ACTIVITY - Each entry is to be given again word for word; images are dropped.

=== Begin Enclosure ===

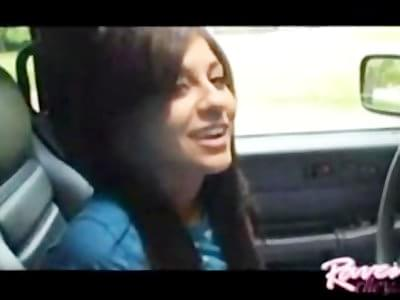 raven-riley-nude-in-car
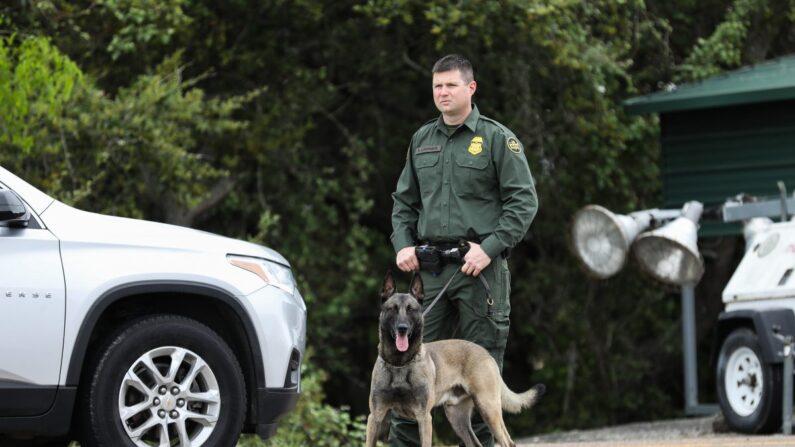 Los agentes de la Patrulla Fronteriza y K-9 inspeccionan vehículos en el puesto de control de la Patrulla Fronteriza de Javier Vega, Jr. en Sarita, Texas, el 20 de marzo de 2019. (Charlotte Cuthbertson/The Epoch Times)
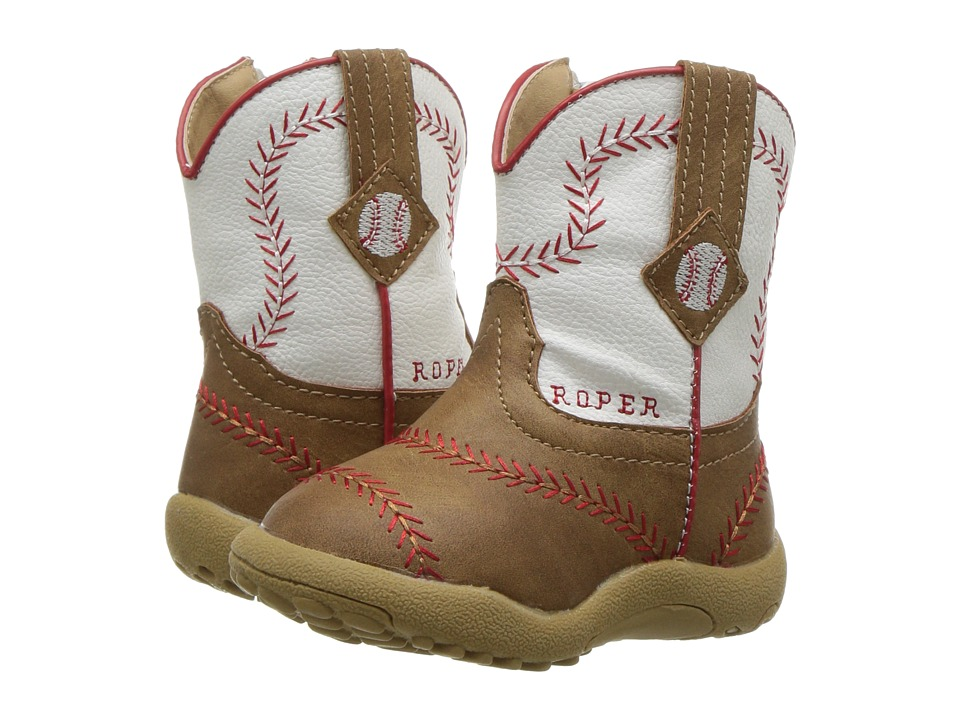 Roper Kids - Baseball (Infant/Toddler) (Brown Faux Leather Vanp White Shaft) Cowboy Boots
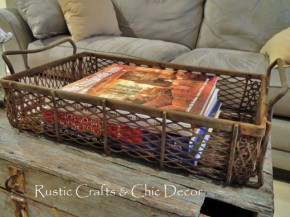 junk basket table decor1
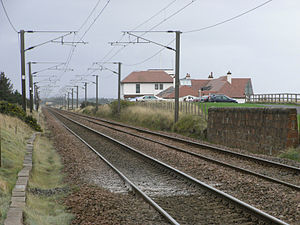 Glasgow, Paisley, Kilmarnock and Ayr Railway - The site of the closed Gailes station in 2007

=== End Enclosure ===

TASK RESULT -
 raven-riley-nude-in-car
 Los agentes de la Patrulla Fronteriza y K-9 inspeccionan vehículos en el puesto de control de la Patrulla Fronteriza de Javier Vega, Jr. en Sarita, Texas, el 20 de marzo de 2019. (Charlotte Cuthbertson/The Epoch Times)
 Roper Kids - Baseball (Infant/Toddler) (Brown Faux Leather Vanp White Shaft) Cowboy Boots
 junk basket table decor1
 Glasgow, Paisley, Kilmarnock and Ayr Railway - The site of the closed Gailes station in 2007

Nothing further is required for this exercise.